Trailer Bridge said its majority bondholders have agreed on a restructuring plan that could allow the U.S.-Puerto Rico carrier to seek to emerge from Chapter 11 bankruptcy by the end of March.
The company said Seacor Holdings and Whipporwill Associates, which represent more than 90 percent of Trailer Bridge’s 9.25 percent senior secured notes, agreed to finance a plan that will issue new debt and give existing bondholders 91 percent of company stock.
Under the plan submitted to U.S. Bankruptcy Court in Jacksonville, Fla., bondholders would receive a pro rata share of a newly issued $65 million debt instrument in addition to shares in the restructured company.
Seacor would become Trailer Bridge’s largest shareholder. Seacor owns and operates marine and industrial assets primarily serving the oil and gas, industrial aviation and marine transportation industries.

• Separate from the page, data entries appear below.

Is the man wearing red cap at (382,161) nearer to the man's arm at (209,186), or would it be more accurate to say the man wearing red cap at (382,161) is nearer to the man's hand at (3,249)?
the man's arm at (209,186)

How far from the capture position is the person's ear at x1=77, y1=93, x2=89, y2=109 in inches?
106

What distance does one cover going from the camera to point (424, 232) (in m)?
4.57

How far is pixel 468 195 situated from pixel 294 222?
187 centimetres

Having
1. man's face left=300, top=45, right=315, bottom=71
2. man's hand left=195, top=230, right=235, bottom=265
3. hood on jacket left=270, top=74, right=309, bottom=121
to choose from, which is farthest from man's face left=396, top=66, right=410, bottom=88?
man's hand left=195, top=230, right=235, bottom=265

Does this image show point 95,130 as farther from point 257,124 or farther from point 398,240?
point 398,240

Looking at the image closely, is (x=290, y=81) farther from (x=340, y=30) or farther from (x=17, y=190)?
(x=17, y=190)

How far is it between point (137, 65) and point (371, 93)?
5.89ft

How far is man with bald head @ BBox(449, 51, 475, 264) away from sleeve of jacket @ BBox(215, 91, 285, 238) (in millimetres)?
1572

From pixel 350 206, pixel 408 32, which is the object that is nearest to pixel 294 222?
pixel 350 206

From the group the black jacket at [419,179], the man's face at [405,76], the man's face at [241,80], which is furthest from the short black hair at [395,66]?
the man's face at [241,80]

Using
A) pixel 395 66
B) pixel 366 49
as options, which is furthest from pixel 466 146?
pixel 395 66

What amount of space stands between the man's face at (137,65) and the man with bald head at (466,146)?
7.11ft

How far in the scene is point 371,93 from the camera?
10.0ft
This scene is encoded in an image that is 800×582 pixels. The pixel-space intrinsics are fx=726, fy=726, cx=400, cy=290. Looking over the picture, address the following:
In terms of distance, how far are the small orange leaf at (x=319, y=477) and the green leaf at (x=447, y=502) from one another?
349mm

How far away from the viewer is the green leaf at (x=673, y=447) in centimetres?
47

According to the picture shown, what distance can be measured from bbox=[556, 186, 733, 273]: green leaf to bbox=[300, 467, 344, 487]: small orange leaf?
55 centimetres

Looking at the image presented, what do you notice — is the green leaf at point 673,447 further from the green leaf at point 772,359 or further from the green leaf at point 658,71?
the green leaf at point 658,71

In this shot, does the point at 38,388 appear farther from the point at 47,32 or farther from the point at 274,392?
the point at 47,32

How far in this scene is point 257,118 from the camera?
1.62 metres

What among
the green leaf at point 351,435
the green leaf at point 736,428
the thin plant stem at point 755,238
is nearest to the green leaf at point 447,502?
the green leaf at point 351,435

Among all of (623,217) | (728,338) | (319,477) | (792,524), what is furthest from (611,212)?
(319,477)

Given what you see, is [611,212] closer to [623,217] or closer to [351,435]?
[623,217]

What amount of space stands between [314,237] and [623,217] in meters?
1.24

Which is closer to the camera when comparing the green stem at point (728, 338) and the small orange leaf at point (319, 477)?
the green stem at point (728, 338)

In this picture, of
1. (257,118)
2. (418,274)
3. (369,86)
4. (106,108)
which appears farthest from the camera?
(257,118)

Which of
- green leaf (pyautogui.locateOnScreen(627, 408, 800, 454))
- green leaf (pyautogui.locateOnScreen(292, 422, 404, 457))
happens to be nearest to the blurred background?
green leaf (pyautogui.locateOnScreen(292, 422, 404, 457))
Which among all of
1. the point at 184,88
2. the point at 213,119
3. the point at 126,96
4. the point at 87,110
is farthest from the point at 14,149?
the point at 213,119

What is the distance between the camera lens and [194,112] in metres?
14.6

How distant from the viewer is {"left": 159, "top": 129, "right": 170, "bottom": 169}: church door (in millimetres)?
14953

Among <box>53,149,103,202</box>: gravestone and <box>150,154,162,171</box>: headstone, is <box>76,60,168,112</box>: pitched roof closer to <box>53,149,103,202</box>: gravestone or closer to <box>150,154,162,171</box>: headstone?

Seacor “intends to use its extensive maritime transportation experience to assist the company in implementing its strategy to return it to sustainable and profitable operations,” Trailer Bridge said in an announcement. Trailer Bridge filed for Chapter 11 protection after failing to refinance the $82.5 million in senior notes, which came due Nov. 15.
If the reorganization plan wins bankruptcy court approval, secured creditors and contract parties will receive full payment on their pre-filing claims and unsecured creditors will receive their pro rata distribution from the newly issued exit financing, Trailer Bridge said.
Current stockholders could receive a share of 9 percent of the reorganized company’s stock or a cash payment of 15 cents a share. Trailer Bridge stock was trading at 19 cents a share today.
Co-CEOs William G. Gotimer Jr. and Mark A. Tanner noted that the company’s domestic trucking and intermodal barge service between the U.S. mainland and Puerto Rico and the Dominican Republic has continued uninterrupted since the Chapter 11 filing.